- _CHECK YOUR UNDERSTANDING_
1 - Translate this sentence from the post about photographing the Moon and Mercury into Spanish: "I had the camera on a fixed tripod, no guiding."
2 - From the post about photographing the Moon and Mercury, set down the passage between "I am attaching" and "Format=AVI files (*.avi)", inclusive.

Thank you, nmac. Shortly after I posted I realized that perhaps Jasem meant to say "flash" not "flush"!
I am attaching an image that I made last evening of the Moon and Mercury at 8:09:52pm EDT, 41.3 deg North latitude. The location is a cemetery built on the side of a mountain near where I live. (I was surrounded by a mausoleum to the left and right with the howls of coyotes in the distance!) Here is the metadata provided by SharpCap:
[ZWO ASI120MC]
Pan=0
Tilt=0
Output Format=AVI files (*.avi)
Binning=1
Capture Area=1280x960
Colour Space=RGB24
Temperature=6.5
Discard Split Frames=Off
High Speed Mode=On
Turbo USB=56(Auto)
Flip=None
Frame Rate Limit=Maximum
Gain=50
Exposure=0.2
Timestamp Frames=Off
White Bal (B)=95
White Bal (R)=52
Brightness=0
Gamma=50
Auto Exp Max Gain=50
Auto Exp Max Exp=30
Auto Exp Max Brightness=100
Mono Bin=Off
Subtract Dark=None
Display Brightness=1
Display Contrast=1
Display Gamma=1
I had the camera on a fixed tripod, no guiding. The video clip is 100 frames in length. At 200ms exposure per frame, the clip spans 20 seconds. I used RegiStax to stack all the frames, then cropped the image with Microsoft Paint and erased a few hot pixels. There was quite a lot of wind so the trees are blurred somewhat.
RegiStax did a great job canceling out the noise but there is an anomaly in the image that I cannot see in the video. Do you see it? Vertically, from the horizon to the tree tops, there are bands of light/dark/light/dark. Normally, I would say that this is the direct effect of quantization given the mere 8-bits of red, green, and blue. But I would have expected to see steps from lightest-to-light-to-dark-to-darkest, and not the bands that I see. The best explanation I have is that conditions were changing rapidly during that 20 seconds of video, and you get that effect after stacking those 100 frames. That, or I am using RegiStax improperly!

- _INFORMATION GIVEN_
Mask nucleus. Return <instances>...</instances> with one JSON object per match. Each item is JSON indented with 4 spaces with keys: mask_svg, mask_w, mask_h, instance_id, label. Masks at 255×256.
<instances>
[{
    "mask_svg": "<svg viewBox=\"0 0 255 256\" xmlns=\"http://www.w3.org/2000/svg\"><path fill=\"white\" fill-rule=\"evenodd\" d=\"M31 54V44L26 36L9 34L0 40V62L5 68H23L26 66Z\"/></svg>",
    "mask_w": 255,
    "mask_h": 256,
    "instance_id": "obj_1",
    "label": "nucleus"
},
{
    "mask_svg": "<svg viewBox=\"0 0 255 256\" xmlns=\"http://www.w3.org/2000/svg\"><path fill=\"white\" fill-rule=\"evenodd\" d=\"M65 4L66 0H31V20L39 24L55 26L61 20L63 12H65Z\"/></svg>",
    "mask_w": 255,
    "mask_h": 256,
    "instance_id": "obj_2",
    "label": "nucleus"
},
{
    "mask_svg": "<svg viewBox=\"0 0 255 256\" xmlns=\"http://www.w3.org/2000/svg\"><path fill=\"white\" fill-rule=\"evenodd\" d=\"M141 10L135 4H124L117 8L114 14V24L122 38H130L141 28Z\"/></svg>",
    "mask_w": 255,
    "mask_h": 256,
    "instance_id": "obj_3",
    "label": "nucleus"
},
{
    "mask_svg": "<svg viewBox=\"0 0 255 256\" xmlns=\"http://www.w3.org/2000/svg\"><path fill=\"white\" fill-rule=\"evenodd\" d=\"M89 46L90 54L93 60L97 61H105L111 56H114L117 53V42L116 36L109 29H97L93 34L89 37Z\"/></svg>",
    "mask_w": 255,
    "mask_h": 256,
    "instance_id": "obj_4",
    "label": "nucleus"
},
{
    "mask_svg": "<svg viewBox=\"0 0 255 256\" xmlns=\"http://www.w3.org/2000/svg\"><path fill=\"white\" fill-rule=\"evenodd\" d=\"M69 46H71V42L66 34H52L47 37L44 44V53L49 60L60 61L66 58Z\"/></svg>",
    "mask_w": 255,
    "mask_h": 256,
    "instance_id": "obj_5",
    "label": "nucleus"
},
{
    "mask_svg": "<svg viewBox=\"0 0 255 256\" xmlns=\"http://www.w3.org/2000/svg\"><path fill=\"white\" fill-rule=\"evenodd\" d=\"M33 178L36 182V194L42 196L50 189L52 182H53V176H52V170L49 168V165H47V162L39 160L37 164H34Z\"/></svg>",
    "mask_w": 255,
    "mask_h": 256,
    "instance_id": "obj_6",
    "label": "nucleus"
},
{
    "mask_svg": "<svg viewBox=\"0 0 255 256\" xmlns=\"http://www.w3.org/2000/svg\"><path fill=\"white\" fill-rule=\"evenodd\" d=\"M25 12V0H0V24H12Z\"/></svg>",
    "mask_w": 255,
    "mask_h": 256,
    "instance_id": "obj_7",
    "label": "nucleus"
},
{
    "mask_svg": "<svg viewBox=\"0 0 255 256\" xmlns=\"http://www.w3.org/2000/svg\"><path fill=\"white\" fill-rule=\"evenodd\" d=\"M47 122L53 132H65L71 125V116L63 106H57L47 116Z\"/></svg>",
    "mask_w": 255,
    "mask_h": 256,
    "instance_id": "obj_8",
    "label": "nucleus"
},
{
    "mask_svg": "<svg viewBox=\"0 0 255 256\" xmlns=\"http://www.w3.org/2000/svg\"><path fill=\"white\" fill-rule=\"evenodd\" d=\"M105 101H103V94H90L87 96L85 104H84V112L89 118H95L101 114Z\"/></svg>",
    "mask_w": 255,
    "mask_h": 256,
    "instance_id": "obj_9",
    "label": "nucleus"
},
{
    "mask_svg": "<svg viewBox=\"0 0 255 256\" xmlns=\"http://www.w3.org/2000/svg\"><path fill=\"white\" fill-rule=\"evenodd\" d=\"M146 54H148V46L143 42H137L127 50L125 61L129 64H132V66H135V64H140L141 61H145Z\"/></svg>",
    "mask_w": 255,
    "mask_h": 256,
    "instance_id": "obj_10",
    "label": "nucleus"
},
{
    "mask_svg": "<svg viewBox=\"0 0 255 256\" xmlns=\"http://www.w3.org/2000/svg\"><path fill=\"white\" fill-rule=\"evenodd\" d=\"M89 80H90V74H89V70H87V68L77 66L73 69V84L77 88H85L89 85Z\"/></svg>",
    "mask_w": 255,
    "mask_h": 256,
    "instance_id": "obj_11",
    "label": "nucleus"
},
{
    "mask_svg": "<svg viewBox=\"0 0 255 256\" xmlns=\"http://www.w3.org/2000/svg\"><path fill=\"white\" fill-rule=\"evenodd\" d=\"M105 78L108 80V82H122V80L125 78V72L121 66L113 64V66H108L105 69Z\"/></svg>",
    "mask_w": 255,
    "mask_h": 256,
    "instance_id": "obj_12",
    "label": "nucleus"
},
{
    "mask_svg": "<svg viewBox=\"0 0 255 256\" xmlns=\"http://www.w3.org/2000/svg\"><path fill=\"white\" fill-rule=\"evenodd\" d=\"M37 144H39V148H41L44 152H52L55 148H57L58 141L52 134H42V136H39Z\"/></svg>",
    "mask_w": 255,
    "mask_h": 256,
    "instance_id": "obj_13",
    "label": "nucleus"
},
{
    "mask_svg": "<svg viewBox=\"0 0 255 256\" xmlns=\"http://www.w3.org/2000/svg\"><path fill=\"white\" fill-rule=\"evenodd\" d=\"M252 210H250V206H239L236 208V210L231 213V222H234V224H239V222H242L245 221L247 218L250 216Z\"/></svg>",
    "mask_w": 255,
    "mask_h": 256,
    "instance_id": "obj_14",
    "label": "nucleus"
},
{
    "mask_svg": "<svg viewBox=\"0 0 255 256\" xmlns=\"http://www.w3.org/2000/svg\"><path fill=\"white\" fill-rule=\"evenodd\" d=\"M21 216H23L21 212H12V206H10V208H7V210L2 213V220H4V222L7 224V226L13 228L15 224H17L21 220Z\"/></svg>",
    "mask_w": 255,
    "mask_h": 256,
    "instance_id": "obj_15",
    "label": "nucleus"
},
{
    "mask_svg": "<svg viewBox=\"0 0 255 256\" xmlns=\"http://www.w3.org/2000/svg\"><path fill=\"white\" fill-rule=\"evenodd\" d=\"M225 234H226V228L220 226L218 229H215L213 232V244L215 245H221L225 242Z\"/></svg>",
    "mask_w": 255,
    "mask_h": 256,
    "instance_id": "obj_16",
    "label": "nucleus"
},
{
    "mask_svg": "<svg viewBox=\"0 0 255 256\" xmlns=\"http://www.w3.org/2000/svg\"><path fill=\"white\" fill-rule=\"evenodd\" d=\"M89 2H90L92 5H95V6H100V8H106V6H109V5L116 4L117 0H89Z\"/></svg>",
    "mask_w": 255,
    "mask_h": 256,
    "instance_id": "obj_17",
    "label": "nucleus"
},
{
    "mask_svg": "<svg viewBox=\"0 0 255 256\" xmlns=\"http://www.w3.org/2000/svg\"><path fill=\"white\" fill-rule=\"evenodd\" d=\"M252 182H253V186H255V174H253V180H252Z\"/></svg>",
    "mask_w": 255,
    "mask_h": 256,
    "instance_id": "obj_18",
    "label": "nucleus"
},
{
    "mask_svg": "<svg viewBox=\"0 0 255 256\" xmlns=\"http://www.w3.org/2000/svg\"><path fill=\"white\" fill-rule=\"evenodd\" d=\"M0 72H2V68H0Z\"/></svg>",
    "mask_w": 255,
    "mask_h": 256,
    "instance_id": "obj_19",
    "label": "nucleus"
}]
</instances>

- _RESPONSE LIST_
1 - Tenía la cámara en un trípode fijo, sin guiado.

2 -
I am attaching an image that I made last evening of the Moon and Mercury at 8:09:52pm EDT, 41.3 deg North latitude. The location is a cemetery built on the side of a mountain near where I live. (I was surrounded by a mausoleum to the left and right with the howls of coyotes in the distance!) Here is the metadata provided by SharpCap:
[ZWO ASI120MC]
Pan=0
Tilt=0
Output Format=AVI files (*.avi)